SET PROBLEM> Please copy out, word for word, the lines of the records below from the one containing "Taking this photograph" through the one containing "which is closest to (x=596, y=338)?", both included.

RECORDS PROVIDED>
+-------+

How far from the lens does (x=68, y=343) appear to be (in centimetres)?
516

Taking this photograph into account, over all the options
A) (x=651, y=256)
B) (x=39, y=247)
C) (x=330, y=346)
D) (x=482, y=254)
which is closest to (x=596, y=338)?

+-------+

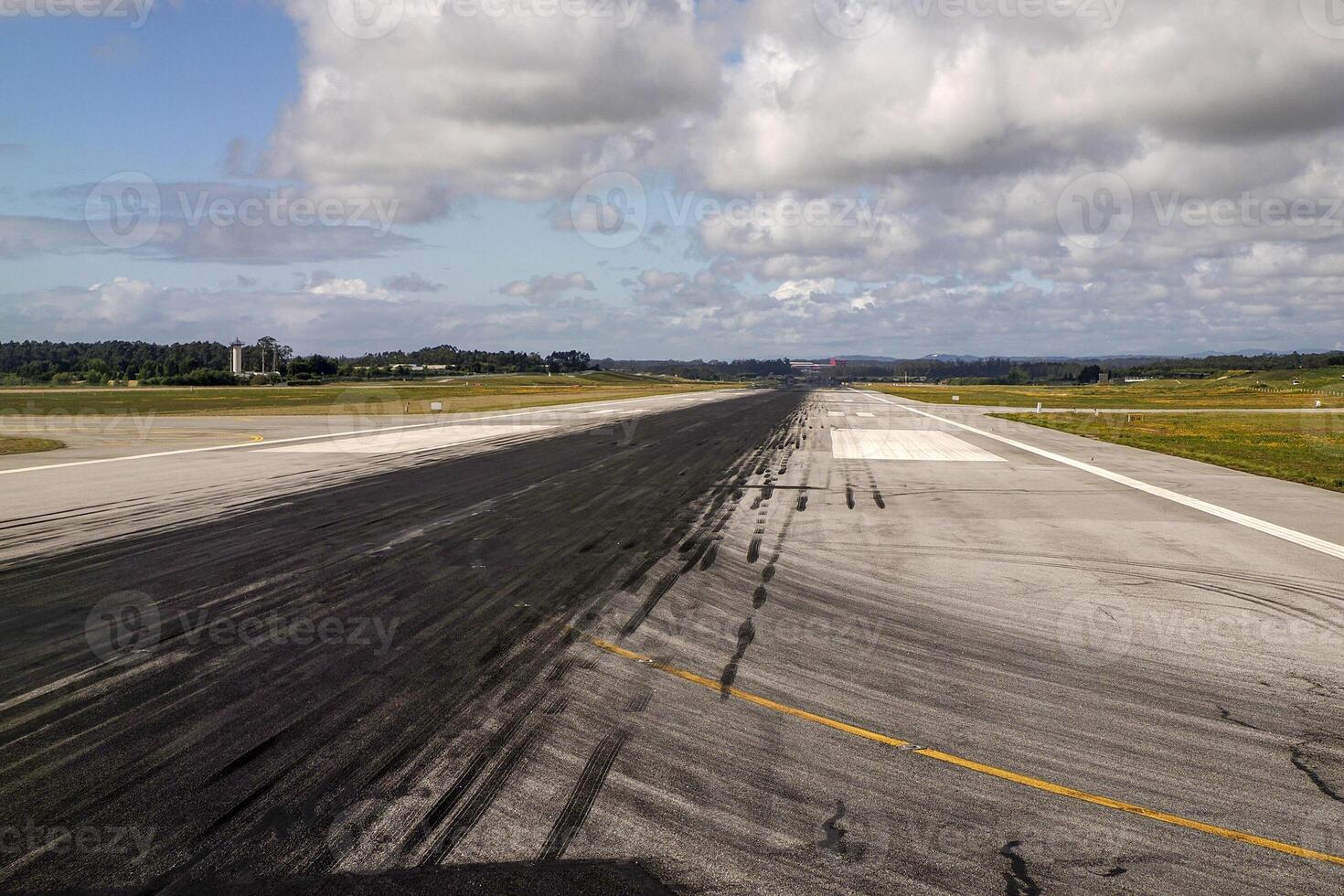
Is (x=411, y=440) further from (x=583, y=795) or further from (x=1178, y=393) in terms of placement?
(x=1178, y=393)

+-------+

RESPONSE TO THE TASK>
Taking this photograph into account, over all the options
A) (x=651, y=256)
B) (x=39, y=247)
C) (x=330, y=346)
D) (x=482, y=254)
which is closest to (x=596, y=338)?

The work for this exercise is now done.